▸ Record extracts:

++++++++++

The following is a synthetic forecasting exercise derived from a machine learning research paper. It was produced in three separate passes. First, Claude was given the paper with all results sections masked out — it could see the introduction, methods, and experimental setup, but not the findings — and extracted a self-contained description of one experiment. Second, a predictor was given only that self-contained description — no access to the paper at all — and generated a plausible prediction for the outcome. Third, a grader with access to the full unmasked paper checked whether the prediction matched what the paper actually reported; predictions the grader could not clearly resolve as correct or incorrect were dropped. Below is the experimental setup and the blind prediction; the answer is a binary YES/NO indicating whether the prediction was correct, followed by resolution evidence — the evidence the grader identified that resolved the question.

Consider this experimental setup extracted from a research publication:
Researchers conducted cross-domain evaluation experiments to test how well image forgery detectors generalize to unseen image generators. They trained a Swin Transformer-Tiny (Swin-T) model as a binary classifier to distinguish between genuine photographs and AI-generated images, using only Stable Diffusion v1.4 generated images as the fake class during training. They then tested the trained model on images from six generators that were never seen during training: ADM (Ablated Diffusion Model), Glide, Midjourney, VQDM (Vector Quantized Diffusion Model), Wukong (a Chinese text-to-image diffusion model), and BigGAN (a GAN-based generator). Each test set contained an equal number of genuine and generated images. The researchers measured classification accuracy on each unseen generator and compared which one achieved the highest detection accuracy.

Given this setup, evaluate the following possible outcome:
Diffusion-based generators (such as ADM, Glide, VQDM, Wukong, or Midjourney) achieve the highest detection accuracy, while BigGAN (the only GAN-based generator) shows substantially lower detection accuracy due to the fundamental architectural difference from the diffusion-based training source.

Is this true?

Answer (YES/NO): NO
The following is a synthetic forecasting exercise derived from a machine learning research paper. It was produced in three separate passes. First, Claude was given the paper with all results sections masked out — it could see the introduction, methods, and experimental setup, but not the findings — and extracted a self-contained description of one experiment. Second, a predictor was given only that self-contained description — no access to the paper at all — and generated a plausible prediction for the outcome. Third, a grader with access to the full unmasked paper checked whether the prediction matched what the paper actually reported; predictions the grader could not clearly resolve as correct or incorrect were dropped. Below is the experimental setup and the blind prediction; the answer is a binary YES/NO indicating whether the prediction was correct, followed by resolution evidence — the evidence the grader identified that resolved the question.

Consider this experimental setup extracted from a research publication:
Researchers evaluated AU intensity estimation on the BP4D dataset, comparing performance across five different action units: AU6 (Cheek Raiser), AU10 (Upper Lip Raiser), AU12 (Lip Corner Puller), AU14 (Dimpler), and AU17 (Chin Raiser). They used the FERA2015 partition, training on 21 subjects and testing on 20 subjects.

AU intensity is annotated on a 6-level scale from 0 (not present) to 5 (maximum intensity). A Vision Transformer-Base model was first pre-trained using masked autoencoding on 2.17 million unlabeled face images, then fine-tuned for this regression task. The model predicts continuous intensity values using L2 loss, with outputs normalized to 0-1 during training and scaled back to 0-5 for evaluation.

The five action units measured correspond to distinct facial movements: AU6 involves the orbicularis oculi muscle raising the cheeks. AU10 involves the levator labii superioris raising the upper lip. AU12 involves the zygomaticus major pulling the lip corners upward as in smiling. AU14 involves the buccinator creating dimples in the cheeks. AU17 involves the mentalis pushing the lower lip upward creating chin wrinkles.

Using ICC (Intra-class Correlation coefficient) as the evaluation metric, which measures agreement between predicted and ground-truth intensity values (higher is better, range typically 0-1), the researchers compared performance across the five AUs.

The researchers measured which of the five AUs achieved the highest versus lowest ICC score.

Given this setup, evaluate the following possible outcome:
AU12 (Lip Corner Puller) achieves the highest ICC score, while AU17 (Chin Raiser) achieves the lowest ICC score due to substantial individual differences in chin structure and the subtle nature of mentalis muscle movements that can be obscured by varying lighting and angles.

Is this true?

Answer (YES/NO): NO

++++++++++

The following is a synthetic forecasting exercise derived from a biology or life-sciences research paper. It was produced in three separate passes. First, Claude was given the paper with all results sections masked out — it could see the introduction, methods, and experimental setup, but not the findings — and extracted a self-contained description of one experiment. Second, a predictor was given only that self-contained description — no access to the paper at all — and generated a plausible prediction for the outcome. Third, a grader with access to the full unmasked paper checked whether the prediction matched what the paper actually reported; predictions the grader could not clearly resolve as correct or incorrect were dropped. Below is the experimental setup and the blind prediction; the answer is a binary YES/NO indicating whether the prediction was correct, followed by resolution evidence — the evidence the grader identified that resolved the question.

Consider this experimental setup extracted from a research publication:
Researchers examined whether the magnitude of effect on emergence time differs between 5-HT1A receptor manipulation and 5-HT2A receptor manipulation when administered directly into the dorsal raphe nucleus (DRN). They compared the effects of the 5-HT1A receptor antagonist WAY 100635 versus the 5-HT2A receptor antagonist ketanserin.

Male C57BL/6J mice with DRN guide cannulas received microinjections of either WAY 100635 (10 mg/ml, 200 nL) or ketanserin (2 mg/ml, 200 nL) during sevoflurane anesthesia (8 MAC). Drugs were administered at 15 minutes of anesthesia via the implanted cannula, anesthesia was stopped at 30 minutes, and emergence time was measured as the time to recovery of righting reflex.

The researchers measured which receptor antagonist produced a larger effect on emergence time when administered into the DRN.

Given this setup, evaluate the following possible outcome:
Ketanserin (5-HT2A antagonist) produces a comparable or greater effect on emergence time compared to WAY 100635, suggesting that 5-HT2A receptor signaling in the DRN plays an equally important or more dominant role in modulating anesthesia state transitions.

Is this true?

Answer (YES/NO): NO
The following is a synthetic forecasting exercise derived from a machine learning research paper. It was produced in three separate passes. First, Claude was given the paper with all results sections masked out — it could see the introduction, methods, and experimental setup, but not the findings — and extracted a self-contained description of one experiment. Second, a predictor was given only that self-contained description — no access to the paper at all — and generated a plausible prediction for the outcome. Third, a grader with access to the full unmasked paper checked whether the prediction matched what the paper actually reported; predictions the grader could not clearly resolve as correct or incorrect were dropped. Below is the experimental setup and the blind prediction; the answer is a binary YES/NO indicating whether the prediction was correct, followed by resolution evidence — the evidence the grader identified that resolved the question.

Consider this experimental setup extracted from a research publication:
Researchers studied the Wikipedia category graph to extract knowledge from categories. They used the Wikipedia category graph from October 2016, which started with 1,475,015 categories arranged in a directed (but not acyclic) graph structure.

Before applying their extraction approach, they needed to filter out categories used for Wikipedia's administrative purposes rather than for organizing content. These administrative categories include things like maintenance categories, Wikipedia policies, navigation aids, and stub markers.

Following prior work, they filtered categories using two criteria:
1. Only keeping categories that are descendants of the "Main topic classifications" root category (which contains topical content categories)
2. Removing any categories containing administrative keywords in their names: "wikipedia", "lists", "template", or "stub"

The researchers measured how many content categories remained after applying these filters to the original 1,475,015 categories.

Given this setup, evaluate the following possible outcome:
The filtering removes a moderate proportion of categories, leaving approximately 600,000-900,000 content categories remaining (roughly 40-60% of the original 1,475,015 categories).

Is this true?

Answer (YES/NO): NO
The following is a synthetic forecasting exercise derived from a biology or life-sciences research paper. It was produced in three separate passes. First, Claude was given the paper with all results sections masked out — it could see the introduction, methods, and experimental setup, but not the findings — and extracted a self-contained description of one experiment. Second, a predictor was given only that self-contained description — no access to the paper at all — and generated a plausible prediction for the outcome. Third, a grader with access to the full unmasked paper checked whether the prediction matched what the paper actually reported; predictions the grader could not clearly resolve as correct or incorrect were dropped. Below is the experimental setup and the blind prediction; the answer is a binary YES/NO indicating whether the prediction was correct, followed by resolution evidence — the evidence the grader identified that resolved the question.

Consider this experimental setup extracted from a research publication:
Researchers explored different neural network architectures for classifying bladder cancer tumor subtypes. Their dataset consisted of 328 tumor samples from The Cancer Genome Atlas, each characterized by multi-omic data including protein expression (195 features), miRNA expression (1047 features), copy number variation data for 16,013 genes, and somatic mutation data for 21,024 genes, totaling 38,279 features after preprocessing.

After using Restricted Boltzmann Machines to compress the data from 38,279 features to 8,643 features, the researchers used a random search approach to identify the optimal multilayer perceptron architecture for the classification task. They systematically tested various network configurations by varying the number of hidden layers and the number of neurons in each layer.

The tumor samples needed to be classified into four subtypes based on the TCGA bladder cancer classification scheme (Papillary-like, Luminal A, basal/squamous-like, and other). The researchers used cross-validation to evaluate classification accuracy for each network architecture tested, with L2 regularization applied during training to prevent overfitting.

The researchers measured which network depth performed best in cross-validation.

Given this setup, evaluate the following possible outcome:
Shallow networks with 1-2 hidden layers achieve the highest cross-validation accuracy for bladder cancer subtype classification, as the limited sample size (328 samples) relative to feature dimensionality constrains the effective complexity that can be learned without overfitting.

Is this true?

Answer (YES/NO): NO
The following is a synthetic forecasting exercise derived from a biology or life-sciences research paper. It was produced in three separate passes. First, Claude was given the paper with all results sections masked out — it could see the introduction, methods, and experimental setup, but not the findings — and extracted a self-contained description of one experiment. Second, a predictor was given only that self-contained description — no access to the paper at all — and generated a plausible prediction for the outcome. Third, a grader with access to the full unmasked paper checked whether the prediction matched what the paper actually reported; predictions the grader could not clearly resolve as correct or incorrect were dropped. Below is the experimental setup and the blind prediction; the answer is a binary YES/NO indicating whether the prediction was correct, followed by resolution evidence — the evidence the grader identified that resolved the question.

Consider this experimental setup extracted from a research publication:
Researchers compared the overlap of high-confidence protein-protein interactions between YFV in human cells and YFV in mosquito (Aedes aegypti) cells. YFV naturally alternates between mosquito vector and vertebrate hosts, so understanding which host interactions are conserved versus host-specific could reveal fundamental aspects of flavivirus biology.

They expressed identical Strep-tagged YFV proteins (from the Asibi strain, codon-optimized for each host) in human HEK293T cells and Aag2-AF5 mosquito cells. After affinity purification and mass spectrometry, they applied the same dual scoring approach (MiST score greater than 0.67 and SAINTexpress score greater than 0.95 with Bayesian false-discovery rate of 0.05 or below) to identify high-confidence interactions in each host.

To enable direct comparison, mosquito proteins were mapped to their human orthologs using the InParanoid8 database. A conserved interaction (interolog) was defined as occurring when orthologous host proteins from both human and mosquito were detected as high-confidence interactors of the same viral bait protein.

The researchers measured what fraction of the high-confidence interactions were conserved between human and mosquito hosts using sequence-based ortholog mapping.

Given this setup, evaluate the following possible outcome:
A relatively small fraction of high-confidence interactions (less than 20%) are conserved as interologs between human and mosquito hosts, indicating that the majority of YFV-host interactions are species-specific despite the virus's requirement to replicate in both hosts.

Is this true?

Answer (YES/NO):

++++++++++

▸ Task item:
Please report how many lines of the entries above contain the string "applied". Reply with only the number.

▸ Completed task:
2